## Aufgabenstellung:
Überarbeite im Forenthread den Abschnitt von „vieleicht solltest du“ bis einschließlich „das sein ??“, indem du „gelben Streifen“ durch „roten Streifen“ ersetzt, und gib ihn vollständig wieder.

## Textauszug:
# Problem mit HP Ansicht in versch. Explor.



## RavenHawk (17. März 2003)

Hi Leutz,
ich habe folgendes Problem:
Ich benutze 3 versch. Explorer (Internetexplorer, Mozilla, Opera)

Allerdings wird ein und dieselbe HP anders angezeigt:

mozilla 

Internetexplorer 

Opera

Wie bekomme ich es hin, dass die HP überall gleich aussieht?

Gruß Raven


----------



## Paradizogeeko (17. März 2003)

ganz starke Bilder:

You do not have access to this document 

solltest vielleicht mal ein anderen Server nehmen oder dir-listening oder son Kram ausmachen


----------



## RavenHawk (17. März 2003)

nun müssts gehen! 

http://bratwurst.ionichost.com/index.html


----------



## d4k4 (18. März 2003)

vieleicht solltest du das css weglassen?


----------



## Paradizogeeko (18. März 2003)

Joa, das Problem kenn ich.
Also mit dem Border unten musste dich mit abfinden.
Und was dieses gelben Streifen angeht, was soll das sein ??
Is das auch ein Border ?

Also so weit ich weiss macht opera zB einen unterschied zwischen einem in *.css definiertem  border und einem in dem <table>-Tag definiertem. Probier mal den border im table tag mit <table style=""> zu definieren...


----------



## RavenHawk (18. März 2003)

Also ganz erlich,
die Internet Explorer - Ansicht find ich am besten, aber der is mir zu unsicher!


----------



## RavenHawk (18. März 2003)

Hat sich erledigt, muss dann wohl damit auskommen wie es ist )
Thx all


----------

## Bereitgestellte Einträge:

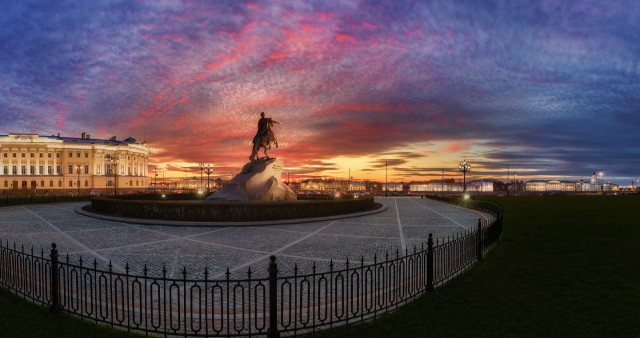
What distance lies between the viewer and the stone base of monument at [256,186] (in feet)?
82.5

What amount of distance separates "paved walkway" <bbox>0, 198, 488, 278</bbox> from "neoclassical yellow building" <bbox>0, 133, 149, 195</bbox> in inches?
3414

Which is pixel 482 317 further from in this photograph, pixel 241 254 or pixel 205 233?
pixel 205 233

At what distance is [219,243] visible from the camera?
12398 millimetres

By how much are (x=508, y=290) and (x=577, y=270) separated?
9.43 ft

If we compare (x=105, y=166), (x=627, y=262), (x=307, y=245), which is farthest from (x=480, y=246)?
(x=105, y=166)

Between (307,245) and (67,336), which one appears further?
(307,245)

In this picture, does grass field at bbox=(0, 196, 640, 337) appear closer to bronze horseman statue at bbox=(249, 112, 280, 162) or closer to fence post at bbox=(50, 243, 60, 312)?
fence post at bbox=(50, 243, 60, 312)

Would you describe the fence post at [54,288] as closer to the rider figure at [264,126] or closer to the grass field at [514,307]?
the grass field at [514,307]

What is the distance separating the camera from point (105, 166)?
10200 centimetres

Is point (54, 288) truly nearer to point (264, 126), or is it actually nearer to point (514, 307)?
point (514, 307)

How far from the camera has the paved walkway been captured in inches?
364

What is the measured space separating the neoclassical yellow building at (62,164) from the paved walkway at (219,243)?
86.7 metres

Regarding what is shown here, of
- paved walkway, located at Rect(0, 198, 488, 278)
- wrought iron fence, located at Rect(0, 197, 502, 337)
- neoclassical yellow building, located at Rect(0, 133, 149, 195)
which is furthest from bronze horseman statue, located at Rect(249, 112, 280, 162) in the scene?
neoclassical yellow building, located at Rect(0, 133, 149, 195)

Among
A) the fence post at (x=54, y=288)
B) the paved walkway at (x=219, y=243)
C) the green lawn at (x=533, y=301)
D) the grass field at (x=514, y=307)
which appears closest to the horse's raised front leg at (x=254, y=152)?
the paved walkway at (x=219, y=243)
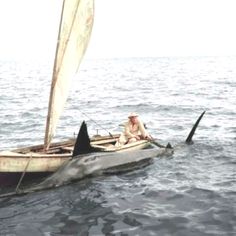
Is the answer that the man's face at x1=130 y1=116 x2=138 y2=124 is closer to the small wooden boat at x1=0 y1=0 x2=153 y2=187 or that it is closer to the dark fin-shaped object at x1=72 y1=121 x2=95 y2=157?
the small wooden boat at x1=0 y1=0 x2=153 y2=187

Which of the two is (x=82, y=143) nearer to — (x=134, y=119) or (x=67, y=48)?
(x=67, y=48)

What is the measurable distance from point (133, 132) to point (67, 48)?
5299 mm

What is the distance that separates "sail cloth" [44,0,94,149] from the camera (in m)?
15.2

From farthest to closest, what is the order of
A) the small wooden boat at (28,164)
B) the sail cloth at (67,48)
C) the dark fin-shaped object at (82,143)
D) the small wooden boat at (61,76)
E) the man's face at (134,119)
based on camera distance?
1. the man's face at (134,119)
2. the sail cloth at (67,48)
3. the dark fin-shaped object at (82,143)
4. the small wooden boat at (61,76)
5. the small wooden boat at (28,164)

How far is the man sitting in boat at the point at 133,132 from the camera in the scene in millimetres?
18578

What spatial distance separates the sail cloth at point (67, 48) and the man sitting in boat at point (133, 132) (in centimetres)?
365

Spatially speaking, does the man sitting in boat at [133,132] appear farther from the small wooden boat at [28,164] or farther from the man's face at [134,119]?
the small wooden boat at [28,164]

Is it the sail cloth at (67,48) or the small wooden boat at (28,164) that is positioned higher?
the sail cloth at (67,48)

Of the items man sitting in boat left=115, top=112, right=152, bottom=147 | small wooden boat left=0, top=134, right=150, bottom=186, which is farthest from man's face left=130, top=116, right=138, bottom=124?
small wooden boat left=0, top=134, right=150, bottom=186

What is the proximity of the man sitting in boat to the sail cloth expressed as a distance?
365cm

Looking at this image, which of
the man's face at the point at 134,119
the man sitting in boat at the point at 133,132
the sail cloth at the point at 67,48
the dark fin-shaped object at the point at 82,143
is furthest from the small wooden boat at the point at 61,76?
the man's face at the point at 134,119

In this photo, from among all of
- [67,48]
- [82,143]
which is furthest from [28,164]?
[67,48]

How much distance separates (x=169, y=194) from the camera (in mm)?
14477

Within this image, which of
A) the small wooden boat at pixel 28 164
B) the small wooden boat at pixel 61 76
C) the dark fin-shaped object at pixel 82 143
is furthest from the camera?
the dark fin-shaped object at pixel 82 143
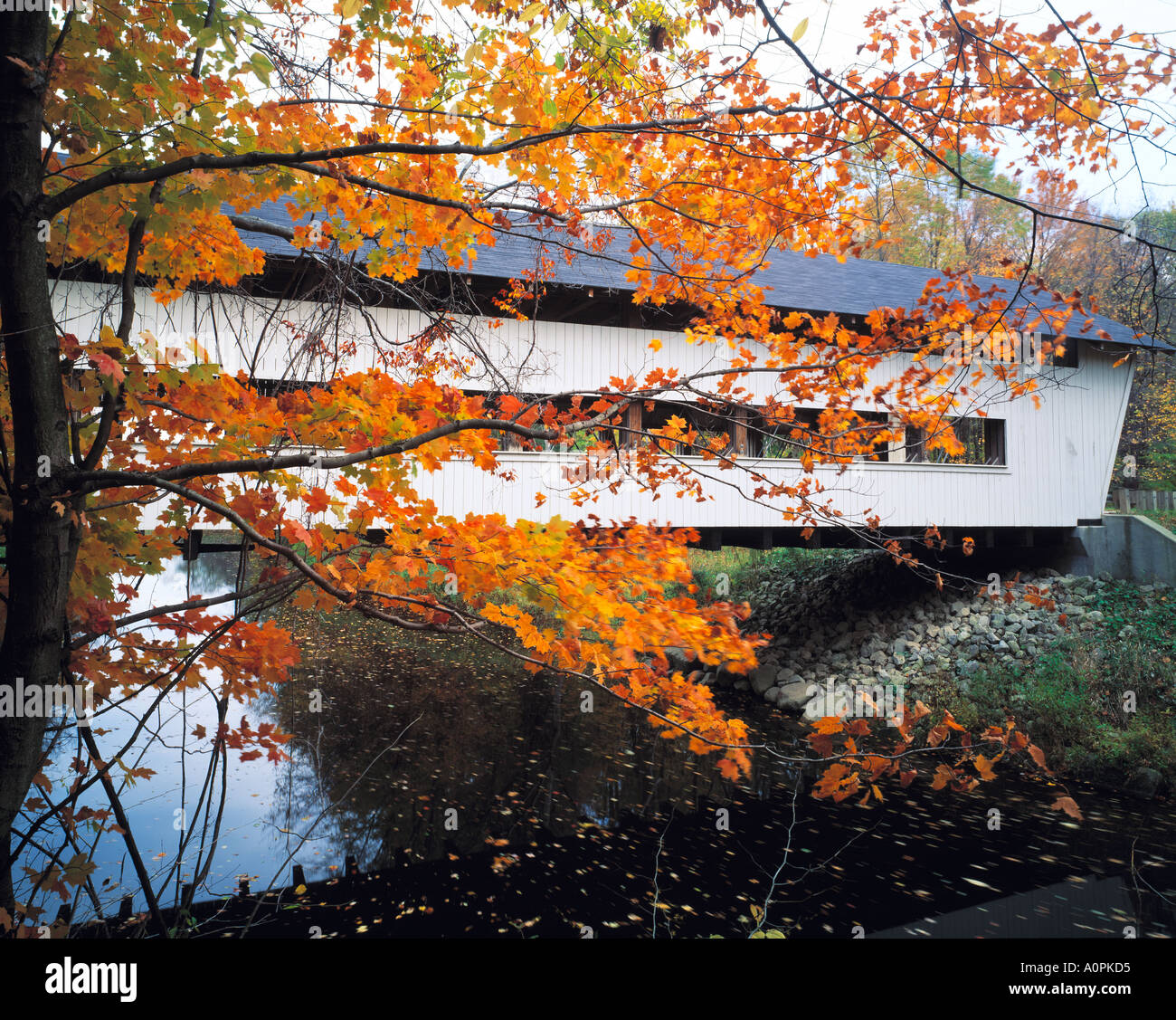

## Musterlösung:
vieleicht solltest du das css weglassen?


----------



## Paradizogeeko (18. März 2003)

Joa, das Problem kenn ich.
Also mit dem Border unten musste dich mit abfinden.
Und was dieses roten Streifen angeht, was soll das sein ??